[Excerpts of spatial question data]

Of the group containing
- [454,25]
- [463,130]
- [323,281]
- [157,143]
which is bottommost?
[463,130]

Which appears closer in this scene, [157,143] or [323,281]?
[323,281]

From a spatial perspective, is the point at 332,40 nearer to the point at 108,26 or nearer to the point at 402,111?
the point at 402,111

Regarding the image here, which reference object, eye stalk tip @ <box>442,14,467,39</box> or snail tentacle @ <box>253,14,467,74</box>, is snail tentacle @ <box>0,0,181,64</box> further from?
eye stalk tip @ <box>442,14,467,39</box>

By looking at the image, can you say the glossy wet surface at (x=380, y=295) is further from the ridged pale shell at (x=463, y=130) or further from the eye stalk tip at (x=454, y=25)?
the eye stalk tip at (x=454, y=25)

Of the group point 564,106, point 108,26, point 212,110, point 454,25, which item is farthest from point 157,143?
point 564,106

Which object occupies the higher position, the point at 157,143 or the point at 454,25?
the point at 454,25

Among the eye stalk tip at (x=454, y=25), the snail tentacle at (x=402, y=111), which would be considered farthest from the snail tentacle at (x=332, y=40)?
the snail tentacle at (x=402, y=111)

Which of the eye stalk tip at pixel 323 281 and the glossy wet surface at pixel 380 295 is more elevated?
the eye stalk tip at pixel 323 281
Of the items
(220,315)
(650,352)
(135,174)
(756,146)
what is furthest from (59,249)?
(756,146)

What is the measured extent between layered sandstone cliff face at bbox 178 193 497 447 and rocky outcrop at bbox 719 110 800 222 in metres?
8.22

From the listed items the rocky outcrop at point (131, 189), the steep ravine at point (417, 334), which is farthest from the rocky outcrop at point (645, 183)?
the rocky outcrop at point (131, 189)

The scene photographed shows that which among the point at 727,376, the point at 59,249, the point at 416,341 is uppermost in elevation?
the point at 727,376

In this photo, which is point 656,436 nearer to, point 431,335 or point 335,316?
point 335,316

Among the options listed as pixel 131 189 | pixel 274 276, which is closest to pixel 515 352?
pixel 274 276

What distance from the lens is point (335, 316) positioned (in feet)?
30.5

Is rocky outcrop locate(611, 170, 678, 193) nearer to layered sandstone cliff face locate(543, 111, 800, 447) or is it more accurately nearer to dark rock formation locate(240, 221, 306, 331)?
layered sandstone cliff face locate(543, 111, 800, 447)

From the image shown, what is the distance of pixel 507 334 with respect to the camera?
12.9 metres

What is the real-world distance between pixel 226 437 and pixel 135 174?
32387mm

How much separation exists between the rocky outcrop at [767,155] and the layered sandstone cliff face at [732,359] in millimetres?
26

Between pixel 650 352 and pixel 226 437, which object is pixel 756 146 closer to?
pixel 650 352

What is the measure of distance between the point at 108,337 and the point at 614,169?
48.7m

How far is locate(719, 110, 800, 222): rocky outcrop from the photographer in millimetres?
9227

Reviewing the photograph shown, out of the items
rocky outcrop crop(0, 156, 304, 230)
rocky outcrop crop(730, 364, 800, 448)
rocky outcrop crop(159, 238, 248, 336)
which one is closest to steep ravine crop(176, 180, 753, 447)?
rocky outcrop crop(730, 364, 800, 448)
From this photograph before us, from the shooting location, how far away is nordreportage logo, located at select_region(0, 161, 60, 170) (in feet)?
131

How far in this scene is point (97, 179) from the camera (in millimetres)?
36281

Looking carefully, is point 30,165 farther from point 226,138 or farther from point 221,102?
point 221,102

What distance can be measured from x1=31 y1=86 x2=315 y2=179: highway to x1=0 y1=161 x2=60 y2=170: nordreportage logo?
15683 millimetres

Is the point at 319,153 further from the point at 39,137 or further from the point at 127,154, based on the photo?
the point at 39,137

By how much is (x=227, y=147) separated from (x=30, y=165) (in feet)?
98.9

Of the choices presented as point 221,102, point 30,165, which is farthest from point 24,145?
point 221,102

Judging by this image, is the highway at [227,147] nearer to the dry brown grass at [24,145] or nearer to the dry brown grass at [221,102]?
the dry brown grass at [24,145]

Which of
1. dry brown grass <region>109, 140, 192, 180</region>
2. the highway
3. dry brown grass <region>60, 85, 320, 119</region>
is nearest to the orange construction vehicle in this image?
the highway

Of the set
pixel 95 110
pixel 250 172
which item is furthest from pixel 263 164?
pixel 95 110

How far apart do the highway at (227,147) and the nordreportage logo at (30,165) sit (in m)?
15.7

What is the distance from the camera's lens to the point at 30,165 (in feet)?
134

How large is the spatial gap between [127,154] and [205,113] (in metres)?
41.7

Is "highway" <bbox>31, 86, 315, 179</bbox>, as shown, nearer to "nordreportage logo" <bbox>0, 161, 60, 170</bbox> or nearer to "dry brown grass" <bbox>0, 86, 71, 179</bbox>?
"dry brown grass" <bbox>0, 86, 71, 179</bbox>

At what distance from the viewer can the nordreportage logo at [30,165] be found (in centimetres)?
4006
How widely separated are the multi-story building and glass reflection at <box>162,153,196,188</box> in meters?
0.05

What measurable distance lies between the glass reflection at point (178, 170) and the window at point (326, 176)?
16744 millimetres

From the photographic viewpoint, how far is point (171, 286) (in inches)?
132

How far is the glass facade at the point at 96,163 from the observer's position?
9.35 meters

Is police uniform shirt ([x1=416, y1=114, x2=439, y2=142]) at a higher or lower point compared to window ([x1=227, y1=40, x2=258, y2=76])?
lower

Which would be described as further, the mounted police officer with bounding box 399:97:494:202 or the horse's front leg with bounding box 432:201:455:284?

◆ The task: Give the data again, exactly as it stands.

◆ Written reply:
Of the group containing
- [454,25]
- [463,130]
- [323,281]
- [157,143]
which is bottommost?
[463,130]

Which appears closer in this scene, [157,143] or [323,281]?
[323,281]

From a spatial perspective, is the point at 332,40 nearer to the point at 108,26 or nearer to the point at 402,111?
the point at 402,111

Regarding the image here, which reference object, eye stalk tip @ <box>442,14,467,39</box> or snail tentacle @ <box>253,14,467,74</box>, is snail tentacle @ <box>0,0,181,64</box> further from?
eye stalk tip @ <box>442,14,467,39</box>

By looking at the image, can you say the glossy wet surface at (x=380, y=295) is further from the ridged pale shell at (x=463, y=130) or further from the eye stalk tip at (x=454, y=25)?
the eye stalk tip at (x=454, y=25)

Of the group point 564,106, point 108,26, point 212,110, point 454,25, which item is farthest from point 157,143?
point 564,106

Which object occupies the higher position, the point at 157,143 or the point at 454,25?
the point at 454,25

Among the eye stalk tip at (x=454, y=25), the snail tentacle at (x=402, y=111), which would be considered farthest from the snail tentacle at (x=332, y=40)?
the snail tentacle at (x=402, y=111)

Which of the eye stalk tip at pixel 323 281 and the glossy wet surface at pixel 380 295 is more elevated?
the eye stalk tip at pixel 323 281
Of the items
(220,315)
(650,352)
(135,174)
(756,146)
what is furthest from (59,249)?
(756,146)

What is the measured extent between layered sandstone cliff face at bbox 178 193 497 447 and rocky outcrop at bbox 719 110 800 222 in metres?
8.22

From the listed items the rocky outcrop at point (131, 189), the steep ravine at point (417, 334), which is farthest from the rocky outcrop at point (645, 183)?
the rocky outcrop at point (131, 189)

The scene photographed shows that which among the point at 727,376, the point at 59,249, the point at 416,341 is uppermost in elevation?
the point at 727,376

In this photo, which is point 656,436 nearer to, point 431,335 or point 335,316?
point 335,316

Among the options listed as pixel 131 189 | pixel 274 276, which is closest to pixel 515 352?
pixel 274 276

What distance from the lens is point (335, 316) positioned (in feet)?
30.5

Is rocky outcrop locate(611, 170, 678, 193) nearer to layered sandstone cliff face locate(543, 111, 800, 447) or is it more accurately nearer to dark rock formation locate(240, 221, 306, 331)?
layered sandstone cliff face locate(543, 111, 800, 447)

From the image shown, what is the distance of pixel 507 334 with respect to the camera?
12.9 metres

What is the real-world distance between pixel 226 437 and pixel 135 174?
32387mm

How much separation exists between the rocky outcrop at [767,155] and the layered sandstone cliff face at [732,359] in millimetres?
26

Between pixel 650 352 and pixel 226 437, which object is pixel 756 146 closer to?
pixel 650 352

What is the measure of distance between the point at 108,337 and the point at 614,169?
48.7m

How far is locate(719, 110, 800, 222): rocky outcrop from the photographer in millimetres?
9227

Reviewing the photograph shown, out of the items
rocky outcrop crop(0, 156, 304, 230)
rocky outcrop crop(730, 364, 800, 448)
rocky outcrop crop(159, 238, 248, 336)
which one is closest to steep ravine crop(176, 180, 753, 447)?
rocky outcrop crop(730, 364, 800, 448)
From this photograph before us, from the shooting location, how far away is nordreportage logo, located at select_region(0, 161, 60, 170) (in feet)?
131

How far in this scene is point (97, 179) from the camera (in millimetres)?
36281

Looking carefully, is point 30,165 farther from point 226,138 or farther from point 221,102?
point 221,102

What distance can be measured from x1=31 y1=86 x2=315 y2=179: highway to x1=0 y1=161 x2=60 y2=170: nordreportage logo?
15683 millimetres

Is the point at 319,153 further from the point at 39,137 or further from the point at 127,154, based on the photo?
the point at 39,137

By how much is (x=227, y=147) separated from (x=30, y=165) (in feet)?
98.9

Of the choices presented as point 221,102, point 30,165, which is farthest from point 24,145?
point 221,102

Judging by this image, is the highway at [227,147] nearer to the dry brown grass at [24,145] or nearer to the dry brown grass at [221,102]?
the dry brown grass at [24,145]

Which of
1. dry brown grass <region>109, 140, 192, 180</region>
2. the highway
3. dry brown grass <region>60, 85, 320, 119</region>
is nearest to the orange construction vehicle in this image?
the highway

Of the set
pixel 95 110
pixel 250 172
which item is furthest from pixel 263 164?
pixel 95 110

How far apart do the highway at (227,147) and the nordreportage logo at (30,165) sit (in m)?
15.7

What is the distance from the camera's lens to the point at 30,165 (in feet)?
134

How large is the spatial gap between [127,154] and [205,113] (in metres)?
41.7

Is "highway" <bbox>31, 86, 315, 179</bbox>, as shown, nearer to "nordreportage logo" <bbox>0, 161, 60, 170</bbox> or nearer to "dry brown grass" <bbox>0, 86, 71, 179</bbox>?
"dry brown grass" <bbox>0, 86, 71, 179</bbox>

At what distance from the viewer can the nordreportage logo at [30,165] be found (in centimetres)?
4006
How widely separated are the multi-story building and glass reflection at <box>162,153,196,188</box> in meters?
0.05

What measurable distance lies between the glass reflection at point (178, 170) and the window at point (326, 176)?
16744 millimetres

From the photographic viewpoint, how far is point (171, 286) (in inches)?
132

How far is the glass facade at the point at 96,163 from the observer's position?
9.35 meters

Is police uniform shirt ([x1=416, y1=114, x2=439, y2=142]) at a higher or lower point compared to window ([x1=227, y1=40, x2=258, y2=76])?
lower

Which would be described as further, the mounted police officer with bounding box 399:97:494:202 or the horse's front leg with bounding box 432:201:455:284?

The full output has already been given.